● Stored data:
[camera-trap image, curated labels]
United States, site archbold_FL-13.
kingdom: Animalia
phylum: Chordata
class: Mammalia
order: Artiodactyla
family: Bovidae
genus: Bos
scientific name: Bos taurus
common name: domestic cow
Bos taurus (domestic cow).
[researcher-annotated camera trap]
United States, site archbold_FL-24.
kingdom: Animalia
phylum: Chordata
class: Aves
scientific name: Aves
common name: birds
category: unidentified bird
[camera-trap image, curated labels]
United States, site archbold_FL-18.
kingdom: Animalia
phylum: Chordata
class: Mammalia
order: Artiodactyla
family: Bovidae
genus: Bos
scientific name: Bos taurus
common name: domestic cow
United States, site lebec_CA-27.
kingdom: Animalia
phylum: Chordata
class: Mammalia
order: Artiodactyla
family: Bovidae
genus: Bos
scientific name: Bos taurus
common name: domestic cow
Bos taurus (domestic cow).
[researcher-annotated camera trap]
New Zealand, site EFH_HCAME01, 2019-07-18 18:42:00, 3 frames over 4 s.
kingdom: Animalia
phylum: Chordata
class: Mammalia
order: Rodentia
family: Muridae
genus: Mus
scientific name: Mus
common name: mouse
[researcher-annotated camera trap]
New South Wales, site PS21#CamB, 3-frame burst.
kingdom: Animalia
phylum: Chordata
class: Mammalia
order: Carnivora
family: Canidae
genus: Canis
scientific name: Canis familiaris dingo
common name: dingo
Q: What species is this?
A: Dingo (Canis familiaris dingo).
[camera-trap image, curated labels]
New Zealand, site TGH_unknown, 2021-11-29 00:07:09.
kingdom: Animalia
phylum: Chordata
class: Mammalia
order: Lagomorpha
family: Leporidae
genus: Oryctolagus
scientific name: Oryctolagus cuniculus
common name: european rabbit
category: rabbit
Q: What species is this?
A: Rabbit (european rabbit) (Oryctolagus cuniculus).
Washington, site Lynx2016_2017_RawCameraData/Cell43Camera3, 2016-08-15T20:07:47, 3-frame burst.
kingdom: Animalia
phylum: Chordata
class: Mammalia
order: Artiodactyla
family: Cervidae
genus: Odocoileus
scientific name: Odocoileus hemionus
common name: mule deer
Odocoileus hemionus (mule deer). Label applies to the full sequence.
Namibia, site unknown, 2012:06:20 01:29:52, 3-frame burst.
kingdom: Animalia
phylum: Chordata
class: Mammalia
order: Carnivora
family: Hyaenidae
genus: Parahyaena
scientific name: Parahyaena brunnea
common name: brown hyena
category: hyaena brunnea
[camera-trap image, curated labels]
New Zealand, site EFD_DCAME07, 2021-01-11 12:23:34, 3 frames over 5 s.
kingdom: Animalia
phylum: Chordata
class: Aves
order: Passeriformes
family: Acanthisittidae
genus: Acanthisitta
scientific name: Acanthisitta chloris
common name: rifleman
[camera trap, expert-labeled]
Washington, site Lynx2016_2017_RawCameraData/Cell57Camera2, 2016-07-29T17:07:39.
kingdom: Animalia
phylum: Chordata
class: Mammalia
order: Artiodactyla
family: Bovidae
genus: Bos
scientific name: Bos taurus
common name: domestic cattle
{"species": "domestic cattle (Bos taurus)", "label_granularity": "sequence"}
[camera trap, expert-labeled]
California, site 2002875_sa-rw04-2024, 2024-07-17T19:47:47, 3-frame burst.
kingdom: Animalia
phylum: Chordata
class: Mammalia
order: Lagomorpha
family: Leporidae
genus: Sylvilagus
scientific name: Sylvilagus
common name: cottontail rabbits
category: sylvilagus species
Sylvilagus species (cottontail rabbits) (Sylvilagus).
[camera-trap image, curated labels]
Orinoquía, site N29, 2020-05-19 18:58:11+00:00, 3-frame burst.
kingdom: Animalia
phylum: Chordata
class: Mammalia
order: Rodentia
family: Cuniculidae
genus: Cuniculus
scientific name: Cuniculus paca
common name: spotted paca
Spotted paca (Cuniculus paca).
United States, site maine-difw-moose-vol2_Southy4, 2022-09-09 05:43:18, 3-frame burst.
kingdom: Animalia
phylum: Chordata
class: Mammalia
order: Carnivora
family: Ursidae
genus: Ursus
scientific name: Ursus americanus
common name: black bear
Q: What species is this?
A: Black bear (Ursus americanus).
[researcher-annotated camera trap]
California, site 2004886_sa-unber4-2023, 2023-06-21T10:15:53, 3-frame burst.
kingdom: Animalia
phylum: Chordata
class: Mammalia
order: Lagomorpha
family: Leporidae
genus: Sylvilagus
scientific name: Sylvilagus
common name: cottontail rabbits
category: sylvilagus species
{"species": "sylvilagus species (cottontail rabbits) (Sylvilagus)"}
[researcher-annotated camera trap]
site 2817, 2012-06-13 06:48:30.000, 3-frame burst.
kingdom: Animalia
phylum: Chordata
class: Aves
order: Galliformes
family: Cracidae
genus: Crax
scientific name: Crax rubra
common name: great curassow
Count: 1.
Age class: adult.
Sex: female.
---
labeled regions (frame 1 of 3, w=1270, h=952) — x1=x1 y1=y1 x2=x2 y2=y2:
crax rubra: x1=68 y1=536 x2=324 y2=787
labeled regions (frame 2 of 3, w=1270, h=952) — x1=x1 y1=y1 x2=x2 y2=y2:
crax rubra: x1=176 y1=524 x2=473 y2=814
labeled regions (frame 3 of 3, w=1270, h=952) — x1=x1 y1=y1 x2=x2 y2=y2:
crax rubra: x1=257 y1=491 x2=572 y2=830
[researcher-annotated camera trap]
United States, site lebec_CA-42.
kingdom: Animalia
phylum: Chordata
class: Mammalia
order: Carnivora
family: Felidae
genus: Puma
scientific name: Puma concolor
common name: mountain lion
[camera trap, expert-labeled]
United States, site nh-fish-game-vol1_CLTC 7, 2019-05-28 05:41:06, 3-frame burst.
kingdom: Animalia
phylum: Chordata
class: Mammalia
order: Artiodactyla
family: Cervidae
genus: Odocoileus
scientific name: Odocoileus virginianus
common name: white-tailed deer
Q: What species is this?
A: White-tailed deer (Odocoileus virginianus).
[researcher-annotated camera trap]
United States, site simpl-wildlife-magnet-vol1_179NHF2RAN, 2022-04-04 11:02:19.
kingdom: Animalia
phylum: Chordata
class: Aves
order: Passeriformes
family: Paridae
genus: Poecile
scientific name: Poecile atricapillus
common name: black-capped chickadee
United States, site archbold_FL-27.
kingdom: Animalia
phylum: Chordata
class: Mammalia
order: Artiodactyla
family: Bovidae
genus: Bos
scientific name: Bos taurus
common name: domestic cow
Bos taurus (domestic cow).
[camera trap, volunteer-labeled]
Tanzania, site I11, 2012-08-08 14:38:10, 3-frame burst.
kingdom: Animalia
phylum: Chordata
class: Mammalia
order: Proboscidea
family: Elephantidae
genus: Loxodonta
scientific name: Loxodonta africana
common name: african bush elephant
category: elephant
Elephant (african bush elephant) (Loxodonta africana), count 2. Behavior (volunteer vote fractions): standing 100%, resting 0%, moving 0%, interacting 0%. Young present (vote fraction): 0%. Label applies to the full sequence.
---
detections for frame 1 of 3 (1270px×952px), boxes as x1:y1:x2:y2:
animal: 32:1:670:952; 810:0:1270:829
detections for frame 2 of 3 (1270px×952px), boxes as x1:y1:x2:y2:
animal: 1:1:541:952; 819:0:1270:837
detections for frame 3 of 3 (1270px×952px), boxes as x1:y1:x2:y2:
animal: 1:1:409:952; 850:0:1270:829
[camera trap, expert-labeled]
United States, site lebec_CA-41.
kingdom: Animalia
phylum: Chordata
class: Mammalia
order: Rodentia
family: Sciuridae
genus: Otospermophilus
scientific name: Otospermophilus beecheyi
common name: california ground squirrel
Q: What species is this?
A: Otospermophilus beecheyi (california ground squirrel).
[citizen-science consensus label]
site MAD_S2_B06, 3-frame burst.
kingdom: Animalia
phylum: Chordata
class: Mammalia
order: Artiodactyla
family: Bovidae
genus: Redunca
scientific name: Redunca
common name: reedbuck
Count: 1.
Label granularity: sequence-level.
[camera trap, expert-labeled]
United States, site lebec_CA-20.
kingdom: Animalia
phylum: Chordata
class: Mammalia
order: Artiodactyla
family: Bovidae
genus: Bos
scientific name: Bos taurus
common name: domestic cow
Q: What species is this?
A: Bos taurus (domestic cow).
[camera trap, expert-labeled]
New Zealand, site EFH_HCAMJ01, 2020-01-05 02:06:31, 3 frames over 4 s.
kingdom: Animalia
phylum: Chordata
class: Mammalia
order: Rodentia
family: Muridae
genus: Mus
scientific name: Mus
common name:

● ACTIVITY:
Check the entries above line by line and return each one containing the word "over".

● SOLUTION FOR THIS EXERCISE:
New Zealand, site EFH_HCAME01, 2019-07-18 18:42:00, 3 frames over 4 s.
New Zealand, site EFD_DCAME07, 2021-01-11 12:23:34, 3 frames over 5 s.
New Zealand, site EFH_HCAMJ01, 2020-01-05 02:06:31, 3 frames over 4 s.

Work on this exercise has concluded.